## Requirement:
Reproduce the data without alteration, from the line containing "What distance is" through the line containing "Answer: point 385,206", including both of those lines.

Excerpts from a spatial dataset
>> Start
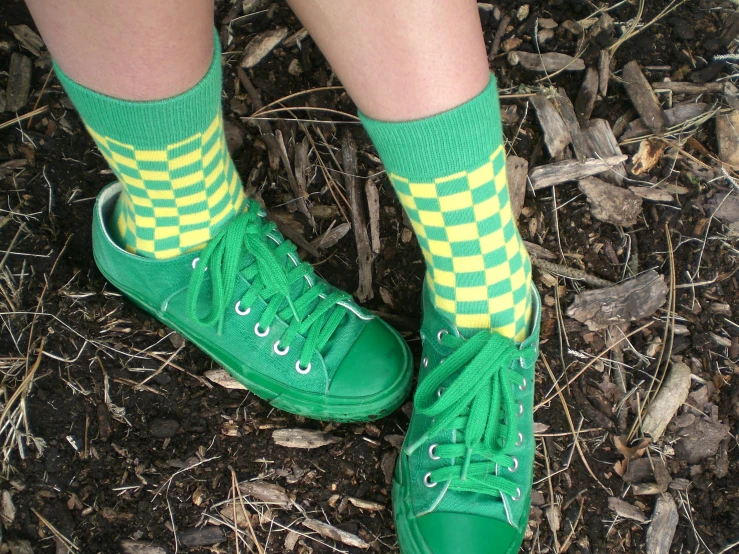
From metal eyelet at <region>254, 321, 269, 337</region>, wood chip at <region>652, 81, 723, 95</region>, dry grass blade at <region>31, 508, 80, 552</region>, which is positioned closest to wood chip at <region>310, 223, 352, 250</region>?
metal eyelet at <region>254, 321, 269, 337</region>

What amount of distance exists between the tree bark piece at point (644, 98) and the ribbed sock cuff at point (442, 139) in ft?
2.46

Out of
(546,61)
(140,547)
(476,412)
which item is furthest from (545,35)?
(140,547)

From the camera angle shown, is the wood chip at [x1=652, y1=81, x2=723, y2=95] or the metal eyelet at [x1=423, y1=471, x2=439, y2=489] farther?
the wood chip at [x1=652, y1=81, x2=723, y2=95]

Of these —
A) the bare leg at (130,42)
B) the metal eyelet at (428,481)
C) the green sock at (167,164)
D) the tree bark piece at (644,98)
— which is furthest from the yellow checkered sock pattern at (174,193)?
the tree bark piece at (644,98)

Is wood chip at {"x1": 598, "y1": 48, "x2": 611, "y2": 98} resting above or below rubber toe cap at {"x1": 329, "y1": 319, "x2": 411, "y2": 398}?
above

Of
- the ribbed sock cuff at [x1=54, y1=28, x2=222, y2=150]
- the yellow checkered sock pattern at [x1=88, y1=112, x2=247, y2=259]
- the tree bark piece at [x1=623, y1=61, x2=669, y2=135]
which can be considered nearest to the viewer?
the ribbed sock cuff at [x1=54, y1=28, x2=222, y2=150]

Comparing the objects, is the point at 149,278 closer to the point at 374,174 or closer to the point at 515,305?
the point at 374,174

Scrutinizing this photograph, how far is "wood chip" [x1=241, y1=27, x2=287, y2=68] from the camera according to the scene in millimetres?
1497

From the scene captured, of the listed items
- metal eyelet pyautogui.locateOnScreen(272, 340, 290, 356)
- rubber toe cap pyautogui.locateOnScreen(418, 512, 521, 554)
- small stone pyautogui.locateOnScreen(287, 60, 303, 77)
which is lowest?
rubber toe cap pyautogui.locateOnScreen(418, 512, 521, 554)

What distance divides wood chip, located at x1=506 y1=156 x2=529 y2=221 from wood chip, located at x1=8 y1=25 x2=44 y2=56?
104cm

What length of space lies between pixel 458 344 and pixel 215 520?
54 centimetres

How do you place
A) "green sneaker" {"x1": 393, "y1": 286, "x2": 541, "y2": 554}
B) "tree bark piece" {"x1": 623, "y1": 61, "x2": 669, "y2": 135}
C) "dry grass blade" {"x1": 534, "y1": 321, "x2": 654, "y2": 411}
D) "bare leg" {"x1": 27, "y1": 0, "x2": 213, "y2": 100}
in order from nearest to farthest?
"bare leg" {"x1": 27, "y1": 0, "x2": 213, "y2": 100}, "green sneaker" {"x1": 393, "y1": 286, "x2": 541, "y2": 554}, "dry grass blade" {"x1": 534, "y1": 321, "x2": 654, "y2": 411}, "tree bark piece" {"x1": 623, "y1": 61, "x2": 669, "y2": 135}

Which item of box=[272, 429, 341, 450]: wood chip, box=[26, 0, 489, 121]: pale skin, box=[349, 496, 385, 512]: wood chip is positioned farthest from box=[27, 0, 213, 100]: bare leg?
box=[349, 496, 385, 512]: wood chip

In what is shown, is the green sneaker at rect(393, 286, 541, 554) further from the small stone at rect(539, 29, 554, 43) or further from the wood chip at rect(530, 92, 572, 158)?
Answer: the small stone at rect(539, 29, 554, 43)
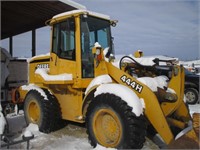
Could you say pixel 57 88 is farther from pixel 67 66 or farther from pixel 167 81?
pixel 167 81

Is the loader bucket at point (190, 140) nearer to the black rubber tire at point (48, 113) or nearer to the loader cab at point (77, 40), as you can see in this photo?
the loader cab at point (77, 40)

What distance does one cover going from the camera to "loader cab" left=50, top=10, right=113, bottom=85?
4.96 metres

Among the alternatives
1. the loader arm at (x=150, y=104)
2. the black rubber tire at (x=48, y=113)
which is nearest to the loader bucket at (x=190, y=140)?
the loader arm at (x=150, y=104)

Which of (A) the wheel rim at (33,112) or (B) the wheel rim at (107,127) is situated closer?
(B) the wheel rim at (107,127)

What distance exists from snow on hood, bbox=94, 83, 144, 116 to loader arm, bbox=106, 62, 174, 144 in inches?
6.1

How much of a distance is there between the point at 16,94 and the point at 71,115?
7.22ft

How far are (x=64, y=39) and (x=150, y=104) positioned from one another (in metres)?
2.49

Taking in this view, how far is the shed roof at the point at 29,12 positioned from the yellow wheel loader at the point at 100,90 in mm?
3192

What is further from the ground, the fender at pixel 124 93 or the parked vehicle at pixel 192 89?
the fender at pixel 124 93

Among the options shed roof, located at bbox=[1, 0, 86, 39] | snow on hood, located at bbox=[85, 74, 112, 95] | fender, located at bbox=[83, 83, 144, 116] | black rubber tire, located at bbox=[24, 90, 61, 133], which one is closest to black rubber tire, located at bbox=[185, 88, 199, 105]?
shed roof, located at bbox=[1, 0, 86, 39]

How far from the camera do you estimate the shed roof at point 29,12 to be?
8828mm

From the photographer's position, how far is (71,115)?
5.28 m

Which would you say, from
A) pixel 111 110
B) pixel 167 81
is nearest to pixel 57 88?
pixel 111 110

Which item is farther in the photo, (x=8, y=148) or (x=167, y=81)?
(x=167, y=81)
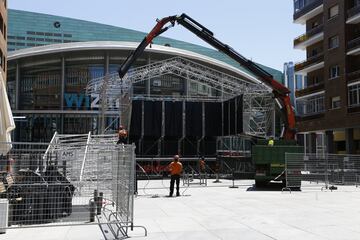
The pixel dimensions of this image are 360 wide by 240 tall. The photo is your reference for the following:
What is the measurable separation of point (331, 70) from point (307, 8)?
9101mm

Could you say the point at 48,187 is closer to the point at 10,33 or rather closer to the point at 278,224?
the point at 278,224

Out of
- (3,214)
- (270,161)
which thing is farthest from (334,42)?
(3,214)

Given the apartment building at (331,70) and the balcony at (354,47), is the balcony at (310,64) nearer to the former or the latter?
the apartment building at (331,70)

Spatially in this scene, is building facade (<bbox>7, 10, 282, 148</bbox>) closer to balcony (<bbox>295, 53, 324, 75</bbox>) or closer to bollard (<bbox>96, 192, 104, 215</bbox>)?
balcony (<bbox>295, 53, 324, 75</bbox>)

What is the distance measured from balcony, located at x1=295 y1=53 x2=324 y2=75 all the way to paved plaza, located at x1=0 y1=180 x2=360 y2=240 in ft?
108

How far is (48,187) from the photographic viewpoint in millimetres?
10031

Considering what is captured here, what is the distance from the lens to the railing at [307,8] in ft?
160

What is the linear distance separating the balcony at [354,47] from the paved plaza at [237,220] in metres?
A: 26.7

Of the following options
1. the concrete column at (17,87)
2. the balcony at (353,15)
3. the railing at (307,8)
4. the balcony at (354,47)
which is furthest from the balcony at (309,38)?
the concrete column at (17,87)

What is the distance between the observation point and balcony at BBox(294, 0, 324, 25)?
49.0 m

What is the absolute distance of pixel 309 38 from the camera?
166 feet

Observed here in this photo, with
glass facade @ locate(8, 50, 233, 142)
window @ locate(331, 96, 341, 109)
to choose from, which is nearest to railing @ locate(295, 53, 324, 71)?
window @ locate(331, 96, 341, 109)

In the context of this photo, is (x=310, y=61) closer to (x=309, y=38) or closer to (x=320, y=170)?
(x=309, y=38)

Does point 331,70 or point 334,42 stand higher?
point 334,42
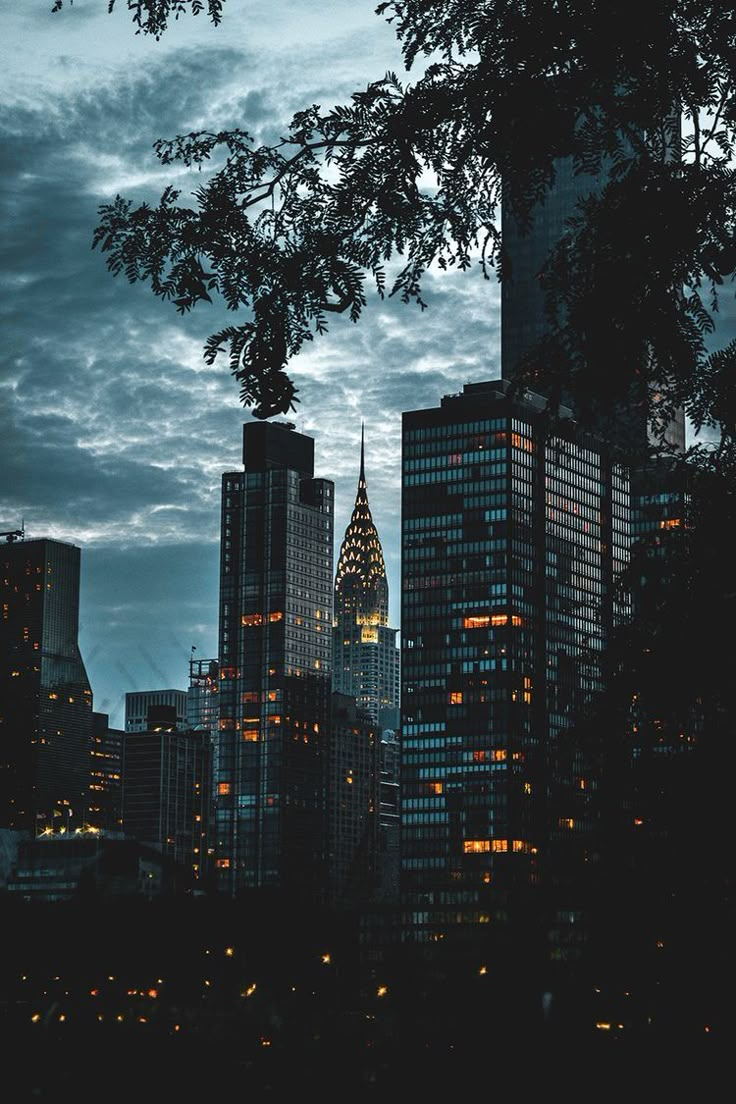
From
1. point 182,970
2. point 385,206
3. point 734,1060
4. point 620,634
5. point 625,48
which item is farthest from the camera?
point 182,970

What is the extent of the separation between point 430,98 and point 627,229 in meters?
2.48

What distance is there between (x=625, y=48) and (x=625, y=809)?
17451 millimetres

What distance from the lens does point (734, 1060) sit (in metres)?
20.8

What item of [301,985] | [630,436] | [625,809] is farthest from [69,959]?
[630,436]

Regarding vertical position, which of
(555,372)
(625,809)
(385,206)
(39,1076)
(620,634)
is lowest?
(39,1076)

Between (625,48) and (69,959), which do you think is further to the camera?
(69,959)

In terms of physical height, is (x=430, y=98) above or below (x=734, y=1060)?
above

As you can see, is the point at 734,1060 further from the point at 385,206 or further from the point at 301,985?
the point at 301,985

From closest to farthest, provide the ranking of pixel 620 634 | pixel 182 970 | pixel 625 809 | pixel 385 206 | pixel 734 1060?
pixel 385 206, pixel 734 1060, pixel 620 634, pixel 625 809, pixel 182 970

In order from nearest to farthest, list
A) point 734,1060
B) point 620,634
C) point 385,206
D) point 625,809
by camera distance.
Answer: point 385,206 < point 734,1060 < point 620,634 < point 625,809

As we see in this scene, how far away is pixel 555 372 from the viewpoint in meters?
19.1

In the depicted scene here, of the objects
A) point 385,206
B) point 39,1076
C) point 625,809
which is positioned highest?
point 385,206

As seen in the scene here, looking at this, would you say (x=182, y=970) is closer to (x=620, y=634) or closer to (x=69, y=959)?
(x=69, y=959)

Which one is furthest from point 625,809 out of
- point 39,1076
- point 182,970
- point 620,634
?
>> End
## Task solution:
What distance is there between (x=625, y=48) and (x=625, y=809)?
17451 millimetres

What distance from the lens does point (734, 1060) sit (in metres)?
20.8

What item of [301,985] | [630,436] | [625,809] is farthest from [69,959]?
[630,436]

Regarding vertical position, which of
(555,372)
(625,809)
(385,206)
(39,1076)
(620,634)
is lowest?
(39,1076)

Between (625,48) and (69,959), which do you think is further to the camera?
(69,959)

In terms of physical height, is (x=430, y=98) above or below (x=734, y=1060)?
above

As you can see, is the point at 734,1060 further from the point at 385,206 or further from the point at 301,985?
the point at 301,985

From closest to farthest, provide the ranking of pixel 620 634 | pixel 182 970 | pixel 625 809 | pixel 385 206 | pixel 734 1060?
pixel 385 206, pixel 734 1060, pixel 620 634, pixel 625 809, pixel 182 970

In order from nearest to farthest, list
A) point 734,1060
B) point 620,634
C) point 385,206
D) point 625,809
by camera distance.
Answer: point 385,206 < point 734,1060 < point 620,634 < point 625,809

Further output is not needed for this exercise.